WHAT IS NEEDED: Reproduce word for word the part of the turbo button forum thread that begins at the words "Post PICs of" and ends after the words "in the day.".

DOCUMENT EXCERPT:
Post PICs of your old cards!

What did the "TURBO" button actually do? I had an old (New at the time though) 486 SX 33MHz VERY LARGE FULL TOWER CASE AST computer back in 1993 that had this button on it, but nothing really made a difference.

all i know is that when i was on my cousins, all that turbo button did was make it not crash.. :p
 
What did the "TURBO" button actually do? I had an old (New at the time though) 486 SX 33MHz VERY LARGE FULL TOWER CASE AST computer back in 1993 that had this button on it, but nothing really made a difference.

It was basically an overclocking button. From what I can recall you had to push it before you turned on your PC, and if you did it'd overclock your processor automatically. I remember having to have it set to play DOOM back in the day.
 
What did the "TURBO" button actually do? I had an old (New at the time though) 486 SX 33MHz VERY LARGE FULL TOWER CASE AST computer back in 1993 that had this button on it, but nothing really made a difference.

Turning off the turbo button allowed for compatibility mode for software that was written for processors of a certain slower speed grade than that of the machine that had the turbo button. It was not an overclocking tool and the method used to accomplish compatibility mode varied a bit including cpu frequency adjustment, issuing wait states, etc.

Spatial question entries
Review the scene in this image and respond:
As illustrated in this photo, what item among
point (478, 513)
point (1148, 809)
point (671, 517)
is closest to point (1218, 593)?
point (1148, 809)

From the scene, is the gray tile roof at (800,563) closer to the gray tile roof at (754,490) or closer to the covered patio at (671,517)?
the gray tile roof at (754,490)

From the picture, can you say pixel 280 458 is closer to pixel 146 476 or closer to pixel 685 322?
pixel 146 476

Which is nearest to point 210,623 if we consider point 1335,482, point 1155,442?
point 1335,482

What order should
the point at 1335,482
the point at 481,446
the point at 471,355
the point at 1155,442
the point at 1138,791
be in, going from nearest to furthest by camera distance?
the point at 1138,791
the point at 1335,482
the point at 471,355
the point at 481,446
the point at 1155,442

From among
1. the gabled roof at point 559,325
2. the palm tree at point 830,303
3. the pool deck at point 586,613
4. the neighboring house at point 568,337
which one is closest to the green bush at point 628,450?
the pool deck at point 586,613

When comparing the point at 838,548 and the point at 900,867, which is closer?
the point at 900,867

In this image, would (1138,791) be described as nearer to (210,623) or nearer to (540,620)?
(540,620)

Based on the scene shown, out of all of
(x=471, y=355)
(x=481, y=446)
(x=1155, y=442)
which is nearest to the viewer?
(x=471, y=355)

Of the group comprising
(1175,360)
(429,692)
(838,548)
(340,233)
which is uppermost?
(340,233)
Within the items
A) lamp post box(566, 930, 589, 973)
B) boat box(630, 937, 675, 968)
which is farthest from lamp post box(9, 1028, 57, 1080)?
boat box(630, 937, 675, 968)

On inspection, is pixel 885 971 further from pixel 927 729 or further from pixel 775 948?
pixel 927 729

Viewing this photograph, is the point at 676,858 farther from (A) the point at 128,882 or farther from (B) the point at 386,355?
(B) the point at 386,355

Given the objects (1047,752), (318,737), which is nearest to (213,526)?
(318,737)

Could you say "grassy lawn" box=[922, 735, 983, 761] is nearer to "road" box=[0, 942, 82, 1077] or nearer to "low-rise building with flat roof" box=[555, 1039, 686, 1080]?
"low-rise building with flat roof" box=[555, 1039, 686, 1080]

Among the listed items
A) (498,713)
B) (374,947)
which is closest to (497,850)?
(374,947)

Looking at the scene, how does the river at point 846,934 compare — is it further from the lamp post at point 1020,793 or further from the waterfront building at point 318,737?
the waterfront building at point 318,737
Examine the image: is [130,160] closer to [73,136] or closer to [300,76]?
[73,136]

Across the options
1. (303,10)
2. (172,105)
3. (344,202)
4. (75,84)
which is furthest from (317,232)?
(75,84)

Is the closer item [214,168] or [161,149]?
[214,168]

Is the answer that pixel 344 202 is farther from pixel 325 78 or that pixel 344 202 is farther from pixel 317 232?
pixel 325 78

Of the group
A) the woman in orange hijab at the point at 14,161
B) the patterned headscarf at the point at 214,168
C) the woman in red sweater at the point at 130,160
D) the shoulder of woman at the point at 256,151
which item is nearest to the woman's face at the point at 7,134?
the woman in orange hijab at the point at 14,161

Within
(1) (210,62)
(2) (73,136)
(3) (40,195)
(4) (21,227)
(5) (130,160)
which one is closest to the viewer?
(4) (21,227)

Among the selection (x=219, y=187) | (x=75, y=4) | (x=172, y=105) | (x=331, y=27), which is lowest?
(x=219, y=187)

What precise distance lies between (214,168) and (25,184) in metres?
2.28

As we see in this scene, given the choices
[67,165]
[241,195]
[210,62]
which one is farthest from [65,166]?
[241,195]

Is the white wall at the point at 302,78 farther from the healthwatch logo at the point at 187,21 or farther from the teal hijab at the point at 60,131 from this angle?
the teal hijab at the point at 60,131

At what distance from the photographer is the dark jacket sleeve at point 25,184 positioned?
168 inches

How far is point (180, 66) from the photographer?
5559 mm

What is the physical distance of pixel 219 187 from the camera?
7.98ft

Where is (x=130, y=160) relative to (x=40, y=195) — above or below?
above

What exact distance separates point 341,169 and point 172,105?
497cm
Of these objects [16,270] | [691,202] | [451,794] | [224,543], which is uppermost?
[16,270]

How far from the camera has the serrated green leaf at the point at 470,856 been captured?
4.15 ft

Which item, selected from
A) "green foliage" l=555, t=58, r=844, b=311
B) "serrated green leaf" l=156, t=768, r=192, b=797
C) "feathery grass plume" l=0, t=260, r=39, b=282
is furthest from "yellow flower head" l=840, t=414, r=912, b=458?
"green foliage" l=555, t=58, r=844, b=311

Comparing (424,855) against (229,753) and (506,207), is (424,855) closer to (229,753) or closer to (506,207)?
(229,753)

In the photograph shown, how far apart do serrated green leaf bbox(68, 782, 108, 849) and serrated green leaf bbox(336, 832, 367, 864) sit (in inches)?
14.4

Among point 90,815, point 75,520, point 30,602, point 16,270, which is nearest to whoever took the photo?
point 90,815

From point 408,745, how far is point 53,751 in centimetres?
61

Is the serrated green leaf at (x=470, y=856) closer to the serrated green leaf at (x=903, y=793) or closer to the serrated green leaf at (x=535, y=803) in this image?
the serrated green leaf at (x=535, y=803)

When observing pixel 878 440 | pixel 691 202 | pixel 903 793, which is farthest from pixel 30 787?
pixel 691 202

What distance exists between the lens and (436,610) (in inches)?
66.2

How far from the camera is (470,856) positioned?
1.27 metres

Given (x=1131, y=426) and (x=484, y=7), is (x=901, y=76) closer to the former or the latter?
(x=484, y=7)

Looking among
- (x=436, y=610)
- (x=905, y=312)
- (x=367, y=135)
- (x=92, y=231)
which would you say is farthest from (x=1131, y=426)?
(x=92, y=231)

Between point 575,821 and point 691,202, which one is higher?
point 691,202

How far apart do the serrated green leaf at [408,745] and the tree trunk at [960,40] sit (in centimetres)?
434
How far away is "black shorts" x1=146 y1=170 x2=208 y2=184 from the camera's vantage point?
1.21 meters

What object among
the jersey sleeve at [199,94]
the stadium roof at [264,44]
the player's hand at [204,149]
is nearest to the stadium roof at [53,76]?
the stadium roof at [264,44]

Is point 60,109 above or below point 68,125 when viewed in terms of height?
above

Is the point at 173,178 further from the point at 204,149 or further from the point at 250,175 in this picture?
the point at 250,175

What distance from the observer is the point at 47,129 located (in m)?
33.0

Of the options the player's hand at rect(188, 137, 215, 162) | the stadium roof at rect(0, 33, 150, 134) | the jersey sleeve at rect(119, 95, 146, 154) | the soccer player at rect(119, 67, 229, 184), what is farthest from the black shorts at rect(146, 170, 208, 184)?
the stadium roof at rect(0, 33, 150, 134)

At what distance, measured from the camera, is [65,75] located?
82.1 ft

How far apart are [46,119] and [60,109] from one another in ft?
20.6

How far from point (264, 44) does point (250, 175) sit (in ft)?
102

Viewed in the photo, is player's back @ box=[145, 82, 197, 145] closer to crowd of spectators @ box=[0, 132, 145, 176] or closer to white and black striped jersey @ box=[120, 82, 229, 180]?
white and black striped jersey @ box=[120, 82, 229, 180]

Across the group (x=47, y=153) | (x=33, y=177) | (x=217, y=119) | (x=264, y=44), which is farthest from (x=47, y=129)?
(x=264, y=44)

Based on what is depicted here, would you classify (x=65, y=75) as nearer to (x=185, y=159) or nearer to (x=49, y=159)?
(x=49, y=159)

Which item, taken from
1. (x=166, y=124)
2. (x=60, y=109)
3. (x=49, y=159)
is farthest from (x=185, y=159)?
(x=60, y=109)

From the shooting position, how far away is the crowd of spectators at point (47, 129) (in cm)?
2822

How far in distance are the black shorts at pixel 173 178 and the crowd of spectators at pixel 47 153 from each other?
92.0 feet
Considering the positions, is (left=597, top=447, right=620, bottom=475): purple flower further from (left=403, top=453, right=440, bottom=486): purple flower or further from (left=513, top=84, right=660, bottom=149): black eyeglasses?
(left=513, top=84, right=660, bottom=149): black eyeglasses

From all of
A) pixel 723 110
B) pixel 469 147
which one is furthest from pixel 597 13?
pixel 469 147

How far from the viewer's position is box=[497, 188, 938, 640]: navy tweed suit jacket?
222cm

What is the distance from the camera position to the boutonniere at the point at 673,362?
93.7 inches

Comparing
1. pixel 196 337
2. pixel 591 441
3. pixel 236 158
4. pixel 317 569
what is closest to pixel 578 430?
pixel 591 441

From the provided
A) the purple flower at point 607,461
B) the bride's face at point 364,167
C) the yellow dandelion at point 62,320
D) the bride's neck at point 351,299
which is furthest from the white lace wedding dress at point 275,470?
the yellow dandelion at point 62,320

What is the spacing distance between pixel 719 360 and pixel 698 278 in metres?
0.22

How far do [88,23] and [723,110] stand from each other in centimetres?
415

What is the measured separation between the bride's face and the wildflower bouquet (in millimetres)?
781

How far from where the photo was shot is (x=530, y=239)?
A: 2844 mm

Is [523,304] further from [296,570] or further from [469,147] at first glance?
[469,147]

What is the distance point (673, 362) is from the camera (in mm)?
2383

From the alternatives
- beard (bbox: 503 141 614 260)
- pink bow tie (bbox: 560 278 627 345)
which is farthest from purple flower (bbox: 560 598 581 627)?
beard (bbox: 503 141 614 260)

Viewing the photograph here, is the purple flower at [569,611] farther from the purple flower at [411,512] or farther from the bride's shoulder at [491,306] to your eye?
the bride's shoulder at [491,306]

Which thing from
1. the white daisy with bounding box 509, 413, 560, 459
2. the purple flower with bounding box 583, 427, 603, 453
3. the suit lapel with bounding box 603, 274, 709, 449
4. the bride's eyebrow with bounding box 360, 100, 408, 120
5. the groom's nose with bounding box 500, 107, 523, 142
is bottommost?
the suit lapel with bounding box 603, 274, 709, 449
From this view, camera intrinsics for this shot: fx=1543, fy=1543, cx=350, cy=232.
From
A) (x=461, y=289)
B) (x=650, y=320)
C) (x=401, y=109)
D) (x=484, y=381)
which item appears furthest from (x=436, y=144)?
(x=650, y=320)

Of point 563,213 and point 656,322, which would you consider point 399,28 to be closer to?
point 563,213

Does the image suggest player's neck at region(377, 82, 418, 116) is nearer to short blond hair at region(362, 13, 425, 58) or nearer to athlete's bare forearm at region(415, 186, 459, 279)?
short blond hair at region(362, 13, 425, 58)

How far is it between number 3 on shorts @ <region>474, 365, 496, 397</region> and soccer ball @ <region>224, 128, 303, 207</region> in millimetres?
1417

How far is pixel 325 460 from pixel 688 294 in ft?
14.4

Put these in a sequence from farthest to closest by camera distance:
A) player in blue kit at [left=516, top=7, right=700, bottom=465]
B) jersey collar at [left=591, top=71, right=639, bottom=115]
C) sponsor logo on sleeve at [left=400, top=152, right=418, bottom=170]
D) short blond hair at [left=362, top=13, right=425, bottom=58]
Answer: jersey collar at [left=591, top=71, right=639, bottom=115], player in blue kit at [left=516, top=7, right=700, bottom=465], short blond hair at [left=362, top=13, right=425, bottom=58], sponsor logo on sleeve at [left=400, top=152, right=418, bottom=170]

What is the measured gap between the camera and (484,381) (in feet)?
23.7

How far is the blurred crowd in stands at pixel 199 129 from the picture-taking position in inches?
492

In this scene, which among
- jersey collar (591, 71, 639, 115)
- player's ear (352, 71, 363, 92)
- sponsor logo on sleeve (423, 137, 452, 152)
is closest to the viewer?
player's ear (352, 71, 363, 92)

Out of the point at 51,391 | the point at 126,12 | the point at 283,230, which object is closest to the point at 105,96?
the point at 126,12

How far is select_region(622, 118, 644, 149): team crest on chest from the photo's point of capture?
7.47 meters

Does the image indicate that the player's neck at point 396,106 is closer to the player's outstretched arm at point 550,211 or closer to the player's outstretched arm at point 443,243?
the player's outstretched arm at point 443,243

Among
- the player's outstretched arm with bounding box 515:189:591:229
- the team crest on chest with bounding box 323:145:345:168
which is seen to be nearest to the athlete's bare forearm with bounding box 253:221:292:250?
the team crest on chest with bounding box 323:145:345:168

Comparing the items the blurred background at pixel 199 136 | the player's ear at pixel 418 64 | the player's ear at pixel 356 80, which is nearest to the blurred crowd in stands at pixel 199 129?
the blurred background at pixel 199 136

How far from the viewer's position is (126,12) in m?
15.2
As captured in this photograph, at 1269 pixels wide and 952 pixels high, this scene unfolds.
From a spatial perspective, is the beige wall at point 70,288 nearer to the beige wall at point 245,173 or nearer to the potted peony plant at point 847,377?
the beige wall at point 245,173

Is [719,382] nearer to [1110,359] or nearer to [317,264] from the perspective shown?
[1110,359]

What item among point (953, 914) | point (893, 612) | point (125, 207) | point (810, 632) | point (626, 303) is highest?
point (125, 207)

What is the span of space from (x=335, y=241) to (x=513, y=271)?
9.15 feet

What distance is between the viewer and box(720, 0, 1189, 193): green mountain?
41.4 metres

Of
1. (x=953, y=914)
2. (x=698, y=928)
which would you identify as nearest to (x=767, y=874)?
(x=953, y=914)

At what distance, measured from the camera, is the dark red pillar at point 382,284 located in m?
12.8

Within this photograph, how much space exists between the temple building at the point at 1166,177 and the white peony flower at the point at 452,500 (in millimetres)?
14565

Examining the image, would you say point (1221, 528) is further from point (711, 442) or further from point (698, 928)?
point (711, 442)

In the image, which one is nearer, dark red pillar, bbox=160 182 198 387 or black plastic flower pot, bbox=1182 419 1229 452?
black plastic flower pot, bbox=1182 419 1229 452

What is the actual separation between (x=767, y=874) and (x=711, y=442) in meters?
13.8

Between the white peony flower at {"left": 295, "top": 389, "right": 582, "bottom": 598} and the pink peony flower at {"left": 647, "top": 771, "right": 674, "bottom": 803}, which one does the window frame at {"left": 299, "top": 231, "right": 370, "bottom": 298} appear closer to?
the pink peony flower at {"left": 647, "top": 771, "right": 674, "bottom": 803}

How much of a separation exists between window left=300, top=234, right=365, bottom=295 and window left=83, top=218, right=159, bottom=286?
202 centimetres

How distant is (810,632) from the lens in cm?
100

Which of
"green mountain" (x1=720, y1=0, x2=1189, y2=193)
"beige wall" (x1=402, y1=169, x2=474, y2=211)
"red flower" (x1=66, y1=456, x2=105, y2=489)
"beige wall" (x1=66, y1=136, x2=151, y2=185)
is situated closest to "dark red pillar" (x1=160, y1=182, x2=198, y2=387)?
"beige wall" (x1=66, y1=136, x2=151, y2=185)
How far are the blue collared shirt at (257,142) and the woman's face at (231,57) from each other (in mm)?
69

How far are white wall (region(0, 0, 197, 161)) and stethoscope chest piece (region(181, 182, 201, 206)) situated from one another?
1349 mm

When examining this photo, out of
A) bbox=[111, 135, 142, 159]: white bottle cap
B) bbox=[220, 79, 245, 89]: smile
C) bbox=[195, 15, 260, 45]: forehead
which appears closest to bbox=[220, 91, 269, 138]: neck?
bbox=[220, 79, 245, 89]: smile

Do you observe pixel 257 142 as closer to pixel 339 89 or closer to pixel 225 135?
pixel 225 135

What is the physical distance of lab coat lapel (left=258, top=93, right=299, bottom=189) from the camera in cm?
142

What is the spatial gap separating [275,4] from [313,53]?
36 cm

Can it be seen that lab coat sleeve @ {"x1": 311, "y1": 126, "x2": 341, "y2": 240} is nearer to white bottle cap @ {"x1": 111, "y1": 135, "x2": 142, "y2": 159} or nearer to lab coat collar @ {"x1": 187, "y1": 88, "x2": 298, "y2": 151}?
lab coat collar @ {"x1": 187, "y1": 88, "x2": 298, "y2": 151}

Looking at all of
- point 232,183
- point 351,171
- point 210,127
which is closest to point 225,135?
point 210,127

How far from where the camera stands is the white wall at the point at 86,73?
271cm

EXERCISE RESPONSE:
Post PICs of your old cards!

What did the "TURBO" button actually do? I had an old (New at the time though) 486 SX 33MHz VERY LARGE FULL TOWER CASE AST computer back in 1993 that had this button on it, but nothing really made a difference.

all i know is that when i was on my cousins, all that turbo button did was make it not crash.. :p
 
What did the "TURBO" button actually do? I had an old (New at the time though) 486 SX 33MHz VERY LARGE FULL TOWER CASE AST computer back in 1993 that had this button on it, but nothing really made a difference.

It was basically an overclocking button. From what I can recall you had to push it before you turned on your PC, and if you did it'd overclock your processor automatically. I remember having to have it set to play DOOM back in the day.